Wednesday, February 11, 2009

Just to let you know I'm still alive

It's been a truly uneventful couple of days, but I know y'all worry when I have no Frau rants or Ladies Room stories, so here's a random collection of musings I've been saving up. [no Frau sightings. sorry.]

Ladies Room:
I have a new bathroom buddy. She's actually one of the nicer (and nicely dressed) gals from the law offices. We seem to have the same potty schedule and we're always in there together. But that's not the kind of story you want, so here's a good one (as told to me by Liz--insert a Rosie Perez accent for better effect) (To be clear, Liz doesn't have the accent, Baby Daddy Drama does).
Okay, Liz was in the ladies room and saw a pair of jeans slung over a stall door. My first thought would be that someone had an accident. Liz did her business and was washing her hands when Baby Daddy Drama came out wearing a pair of brown surgical scrubs with the legs pulled over her fuzzy boots and said, "Girl, I had to buy me some pants. Those jeans were too short. They were like high waters. You know, girl; you tall like me." Liz nods and said, "uh huh."
BDD continued, "They look like dress pants, don't they?"
Liz, always a sweetheart, said, "yeah, they're nice."
BDD offered, "Yeah, and they were cheap, too. Five dollars."
Liz asked, "Oh, where did you get them?"
BDD said, "Downstairs." [there's a department store in our building] "Girl, they have all kinds."
So, the lesson we've learned here is should one have an accident or in any other way be in need of "dress" pants while at work, the store downstairs will sell 'em to you cheap.

Bad Dreams:
Not last weekend, but the one before (when I had my crisis of yarn), I had perfectly pleasant days and horrifying nightmares all night. I couldn't figure it out as it continued through the week, except for Tuesday night when I went to see Bushwalla and had a few drinks (great show. I heart Billy Galewood). By Thursday, the dreams had tapered off from horrifying to just slightly disturbing. Then, this weekend, the horror returned. By horror, I mean awful dreams of murder and mayhem filled with visceral images that cause one to bolt upright in bed and gasp for air. This explains why I'm so frakkin' tired all day. Anywho, I've decided the only way to stop said dreams is to have a few drinks or smoke some weed before bedtime. Unfortunately, I don't smoke and I hate to drink alone.

Annoying commercials:
You know how I love to hate on commercials. T-Mobile commercial--old couple talking about plan commitments. First of all, it drove me nuts trying to figure out who the woman was because I know she was a regular on a show I watched. Turns out she was the dead Grandmother from "Charmed." Yes, I watch a whole lot of WB/ CW. Anyway, they've been married for 40 years (or 38) and have had 11 bulldogs all named Steve. What the hell are they doing to these dogs??? I mean, the average bulldog lives 8 years, so unless they've had several dogs at one time all with the same name (ala George Foreman), that's just ridiculous.
OH SNAP! Late breaking news: I had another commercial rant but I can't remember it right now. A girl in our office just received a BOX OF FLOWERS! Did y'all see that Teleflora ad during the Super Bowl? Apparently her boyfriend did not.

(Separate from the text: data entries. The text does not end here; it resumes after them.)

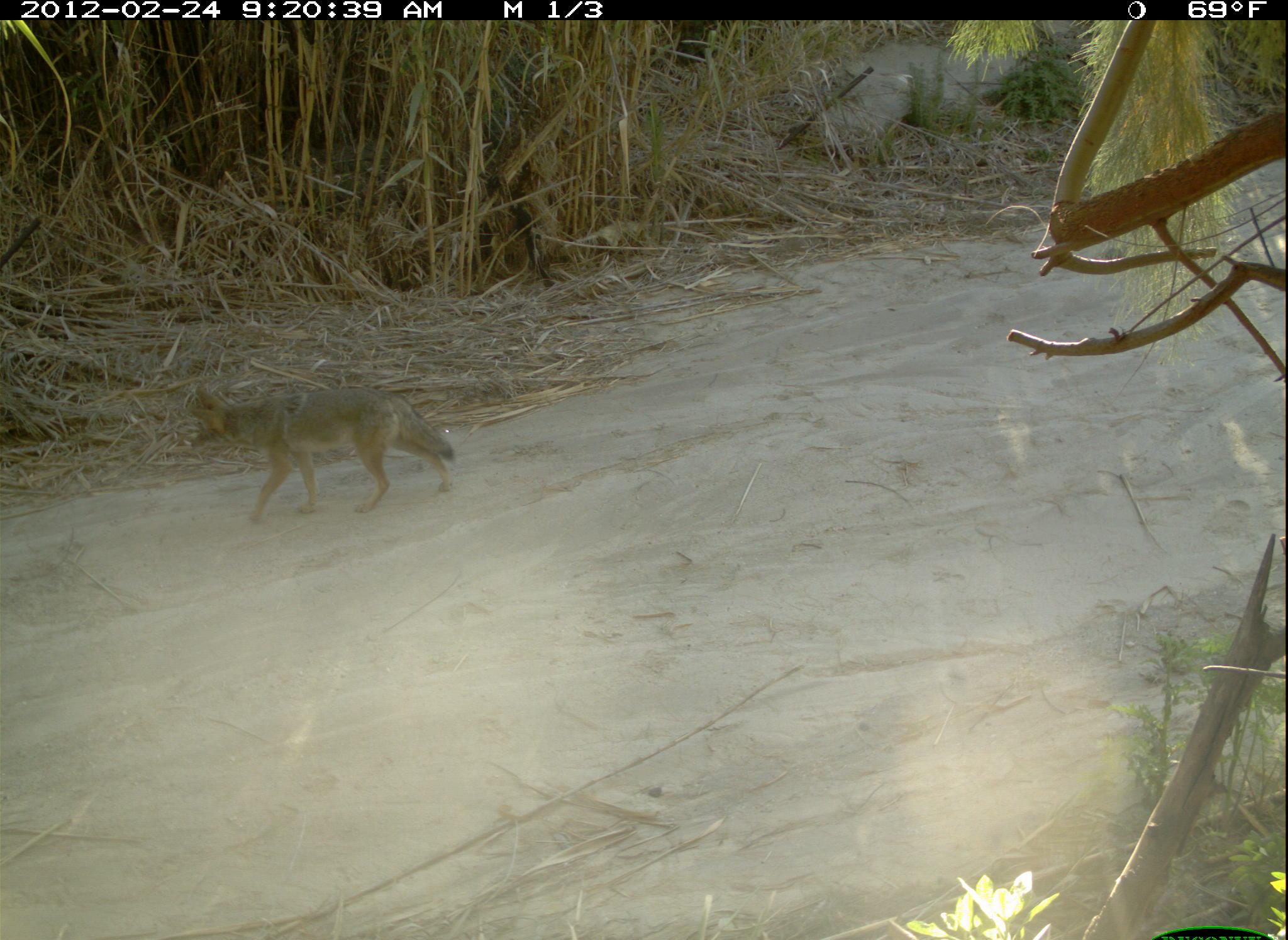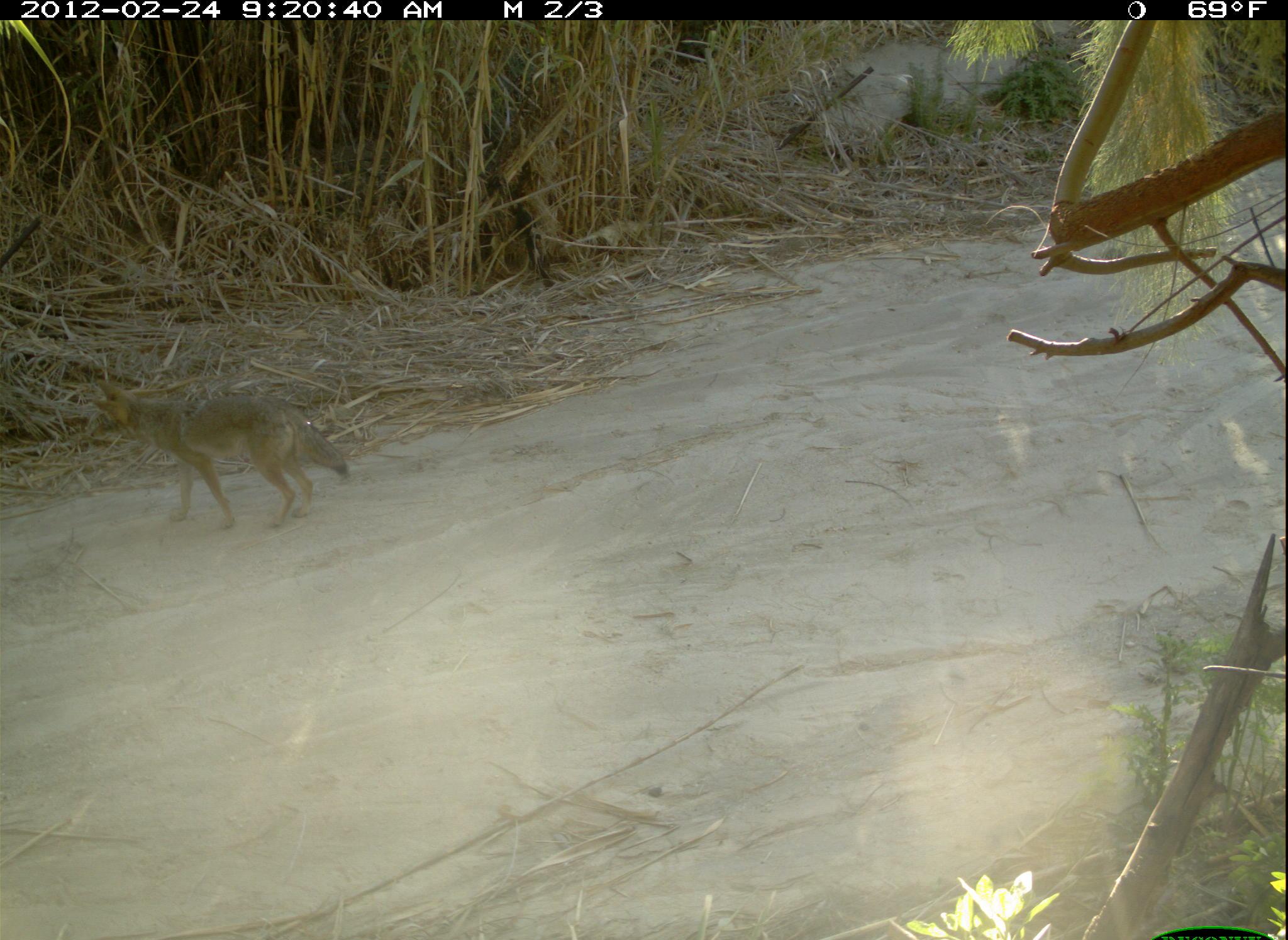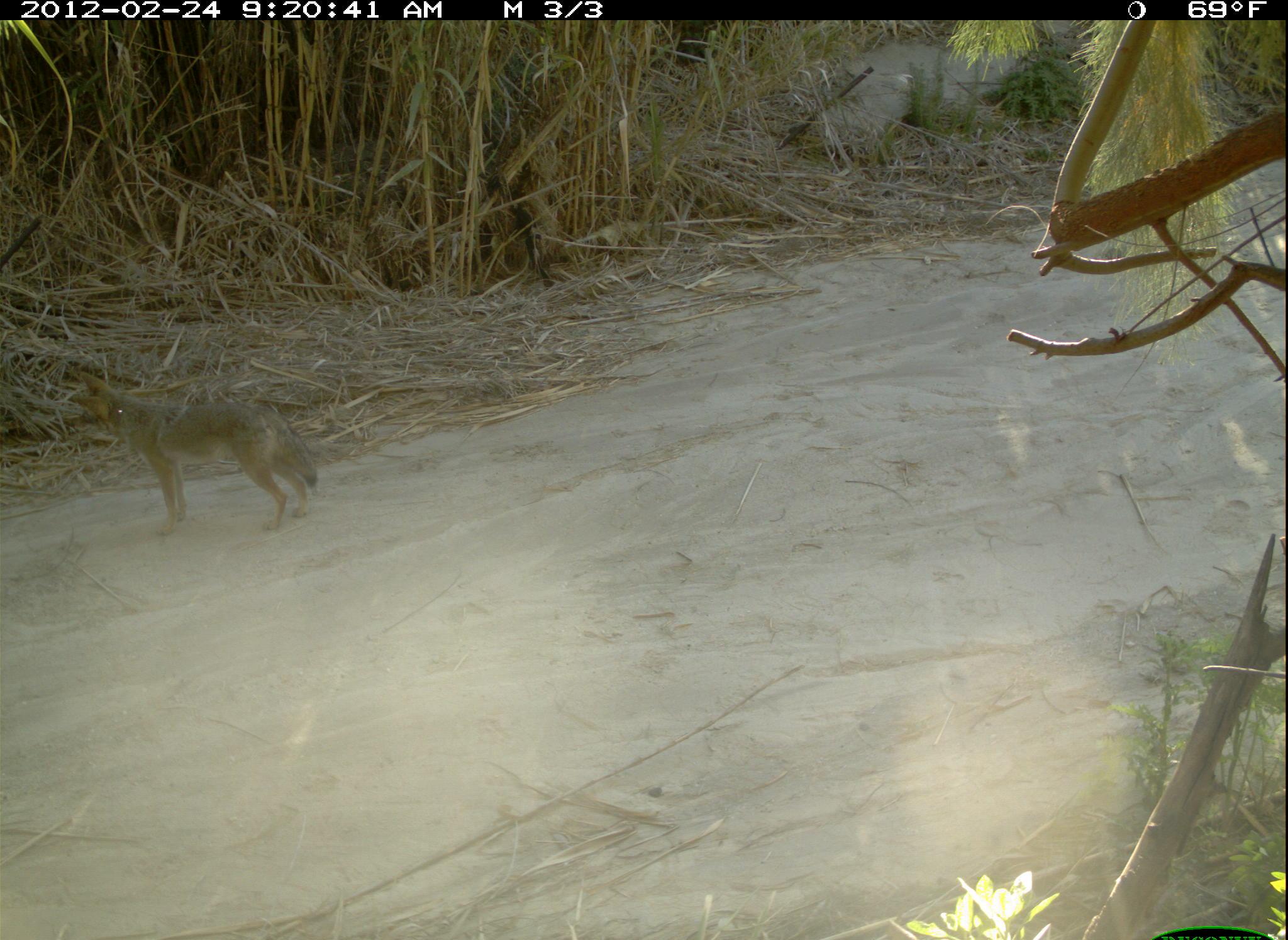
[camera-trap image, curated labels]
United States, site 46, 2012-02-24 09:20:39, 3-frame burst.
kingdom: Animalia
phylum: Chordata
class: Mammalia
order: Carnivora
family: Canidae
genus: Canis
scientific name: Canis latrans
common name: coyote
Coyote (Canis latrans).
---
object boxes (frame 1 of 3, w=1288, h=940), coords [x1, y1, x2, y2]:
coyote: [169, 366, 473, 535]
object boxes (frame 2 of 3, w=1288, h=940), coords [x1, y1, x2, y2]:
coyote: [84, 369, 365, 546]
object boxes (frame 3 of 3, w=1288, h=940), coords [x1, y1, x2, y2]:
coyote: [63, 367, 328, 543]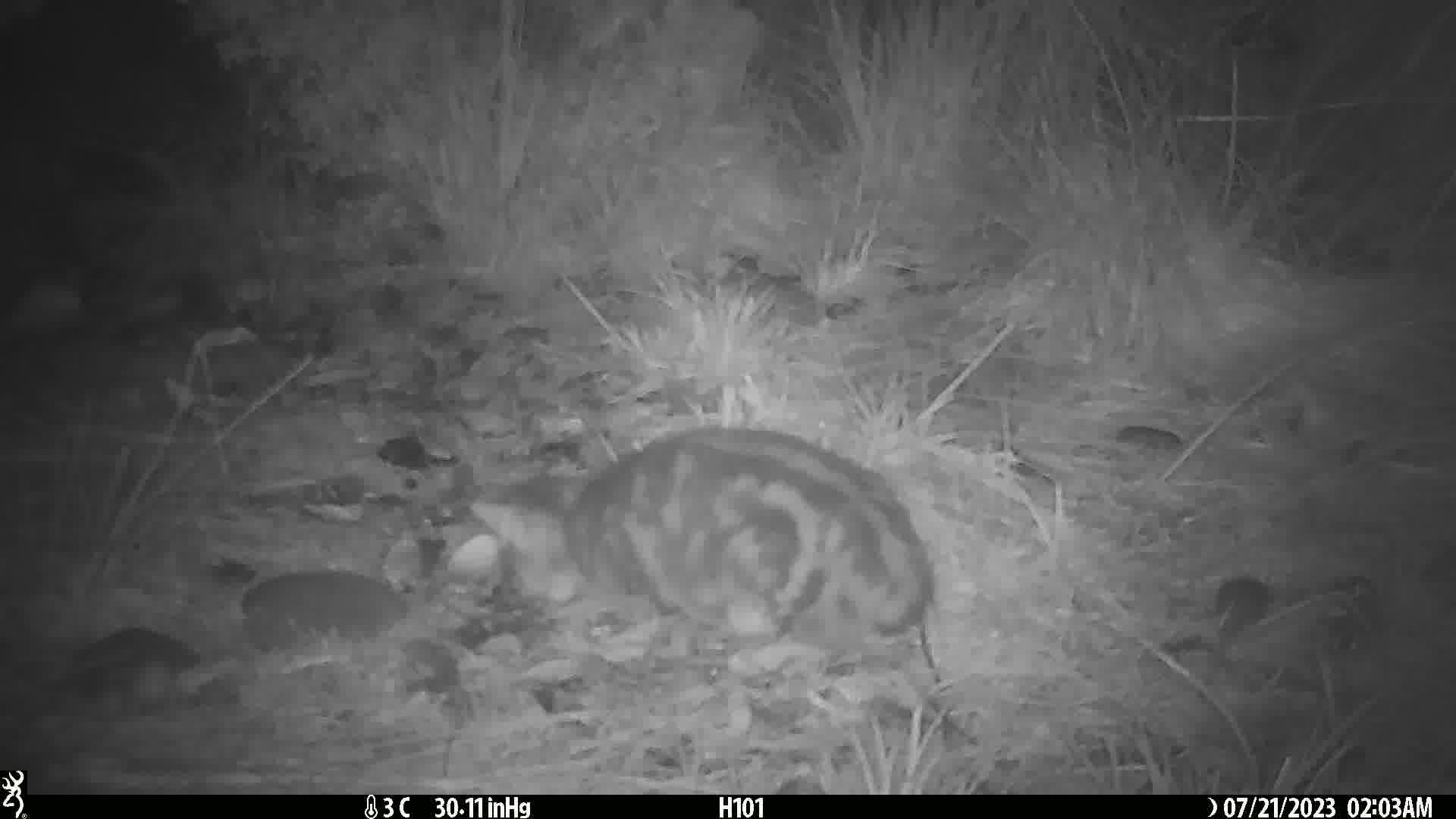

This one has no heading but is further example of my embarrassing television habits. So, Tuesday, at The Mint for Bushwalla's EP release, Criss and I were sitting at the bar when this guy behind her gets very close. He was a tallish fellow and I'm not sure what he was doing exactly, but his ass was kind of rubbing up against Criss's back. I told her, "He's an actor." To which she replied something about that not giving him the right to rub his ass on her back. She didn't recognize him so I thought about it. Maybe I was mistaken. Maybe he was just some guy I saw around town a lot, like this one guy who looked like Daphne Zuniga whom I saw everywhere for years (turns out he was in a band and totally had a feminine voice, too.) No, I was sure he was an actor and that I'd seen him on television in a recurring role. Finally, it dawned on me--he plays a teacher on the new 90210. KTLA is my favorite.


MonkeyGurrrrrl said...

Dude. With all the crazy sh*t going on around here (and the rest of the country), it's no wonder you have nightmares. I'm thinking a nice alternative to smoking/drinking would be a Rx to Ambien - non-addictive (and I have an *addictive* personality), no hangover, and you sleep like a baby. (I'm thinking you're not sleeping well, which is why you're remembering your dreams.)

That's my 5¢ diagnosis, anyway. :)

Ellen Bloom said...

You watch too much TV. All of those WB shows would give me nightmares too! IMHO

woolanthropy said...

Criss had Egg Old Ass rubbing against her. Ewwwww.